◆ **JOB**
Pull out each line below that contains the string "here". Case counts.

◆ **DATASET**
>> Start

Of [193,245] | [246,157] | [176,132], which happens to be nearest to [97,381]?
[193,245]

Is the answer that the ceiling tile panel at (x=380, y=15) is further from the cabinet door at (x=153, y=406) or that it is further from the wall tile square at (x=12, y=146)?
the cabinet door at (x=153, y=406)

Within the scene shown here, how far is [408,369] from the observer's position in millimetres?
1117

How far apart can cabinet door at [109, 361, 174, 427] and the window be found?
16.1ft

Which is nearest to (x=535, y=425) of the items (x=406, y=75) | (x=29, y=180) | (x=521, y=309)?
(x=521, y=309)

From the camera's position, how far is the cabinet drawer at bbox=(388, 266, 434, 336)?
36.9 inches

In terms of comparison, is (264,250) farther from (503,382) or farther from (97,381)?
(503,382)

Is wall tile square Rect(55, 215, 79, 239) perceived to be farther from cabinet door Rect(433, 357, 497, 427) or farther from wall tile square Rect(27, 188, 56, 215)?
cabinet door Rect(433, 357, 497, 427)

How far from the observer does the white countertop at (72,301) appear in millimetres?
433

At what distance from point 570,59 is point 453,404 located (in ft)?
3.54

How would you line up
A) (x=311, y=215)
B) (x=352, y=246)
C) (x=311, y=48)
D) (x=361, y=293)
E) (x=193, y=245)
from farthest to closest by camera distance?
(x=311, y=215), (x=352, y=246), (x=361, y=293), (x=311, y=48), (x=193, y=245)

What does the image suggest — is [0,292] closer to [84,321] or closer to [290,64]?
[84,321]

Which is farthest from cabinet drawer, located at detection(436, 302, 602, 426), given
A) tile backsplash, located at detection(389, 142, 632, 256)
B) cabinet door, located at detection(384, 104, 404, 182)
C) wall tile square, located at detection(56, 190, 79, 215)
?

>> End
>> Start

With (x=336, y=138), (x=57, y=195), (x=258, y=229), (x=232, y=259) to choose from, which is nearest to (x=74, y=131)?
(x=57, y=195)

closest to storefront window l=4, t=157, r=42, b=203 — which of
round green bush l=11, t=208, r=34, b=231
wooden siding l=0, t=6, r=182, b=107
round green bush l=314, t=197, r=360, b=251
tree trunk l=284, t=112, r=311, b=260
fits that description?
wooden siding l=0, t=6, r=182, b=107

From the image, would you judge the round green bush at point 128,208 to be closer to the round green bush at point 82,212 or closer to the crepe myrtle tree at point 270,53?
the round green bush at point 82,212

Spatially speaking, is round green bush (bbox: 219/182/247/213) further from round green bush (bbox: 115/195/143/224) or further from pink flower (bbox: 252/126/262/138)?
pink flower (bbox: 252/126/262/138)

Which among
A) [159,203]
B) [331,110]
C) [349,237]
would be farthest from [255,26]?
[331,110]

>> End
>> Start

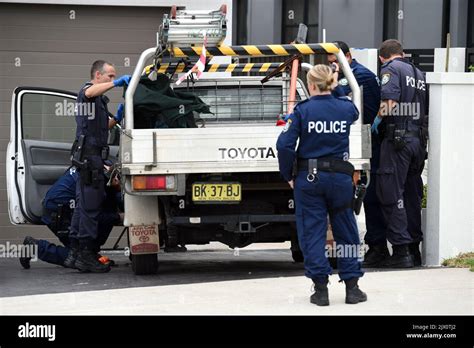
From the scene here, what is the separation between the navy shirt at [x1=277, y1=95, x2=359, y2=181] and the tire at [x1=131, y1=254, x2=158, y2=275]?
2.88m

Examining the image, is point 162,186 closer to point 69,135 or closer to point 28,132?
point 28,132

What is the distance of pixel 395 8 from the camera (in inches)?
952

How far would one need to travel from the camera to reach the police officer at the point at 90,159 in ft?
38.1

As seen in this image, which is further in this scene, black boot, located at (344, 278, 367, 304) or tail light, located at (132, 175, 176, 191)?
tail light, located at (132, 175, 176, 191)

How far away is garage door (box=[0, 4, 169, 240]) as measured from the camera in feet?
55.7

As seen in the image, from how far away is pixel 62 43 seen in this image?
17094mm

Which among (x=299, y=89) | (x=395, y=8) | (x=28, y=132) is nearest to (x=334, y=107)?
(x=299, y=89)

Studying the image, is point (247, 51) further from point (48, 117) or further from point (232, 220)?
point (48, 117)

>> End

◆ **RESULT OF THIS EXERCISE**
Within the scene shown here, how far is [408,369] from the observer's position in millimetres?
From the scene here, what is the separation between the navy shirt at [x1=277, y1=95, x2=359, y2=181] and the tire at [x1=131, y1=254, x2=158, y2=275]?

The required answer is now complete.